On the fifteenth (Natasha's birthday) I headed out from the hostel at 8:30 to grab some coffee. I only mention this because a creepy guy standing behind me on the escalator said "excuse me" as if to say something more, and then gave me a disturbing stare that made me run up the escalator and spill my coffee (bastard!)
Auckland's art galleries (non-comercial) were interesting - Don Binney's landscape paintings of New Zealand reminded me of Mom's Ted Harrison collection. Auckland feels like a vacant city - not lacking people as much as lacking interesting things to do and culture to explore. Shopping, clubbing and the meagre art scene seems to be all that it offers - and if you're not into shopping and clubbing - you get pretty bored. Needless to say, I got out of Auckland as soon as possible.
On the route to Rotorua, my bus stopped at the Waitomo caves for the glow worm tour. The closest artificial equivalent I can think of comparing this to would be an installation of glowing blue specs (green when you focus on one) on the ceiling of a black room. Very cool.

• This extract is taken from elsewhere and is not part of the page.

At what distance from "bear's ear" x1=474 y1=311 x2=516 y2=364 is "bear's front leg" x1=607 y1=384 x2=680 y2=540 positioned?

The bus driver was one of the best I've ever had. Because there were less than ten of us, he kept stopping at cool places like a suspension bridge over a damn that his grandfather helped engineer, and tidbit facts about the areas we were driving through like the residence of the Maori queen (though not all tribes agree that she is their queen).
I arrived in Rotorua in the evening and met Jean from San Francisco. Rotorua sits on the bottom of what used to be a submerged volcano. For this reason, the city and the surrounding area is an accumilation of rolling hills.
Jean and I headed out the next morning to hike the redwood forest. If you want to do any cool nature stuff here, rent a car. After a one hour walk to the forest and a 3 1/2 hour hike, Jean and I hitched a ride back to town.
The next day, Jean and I headed to the New Zealand Maori Arts and Crafts Institute where we saw Maori carvings, a replica of an old Maori village, mud pools, geysers, kiwi birds, and a Maori concert. If you pay a lot of money, you get to see a Maori concert and eat hangi (Maori food cooked in the ground). I did not do that.
Jean and I separated after that so that I could go to the bath house museum. They have a theatre with dramatized narration of Rotorua's history as hokey as ours back home, plus a simulated rumble in the seats when they depict the volcanic eruption of 1886. This museum had a lot of stuff on the local Maori history including conscription for British wars. They also had a fair art gallery with stuff since the nineteenth century.
Tonight I should be heading to the lake with Jean to hang out.
Tomorrow I'm heading out to Napier, a city built almost entirely in the art deco style since an earthquake destroyed the city in the 1920's.
Everyone wish Natasha a happy birthday (via link)!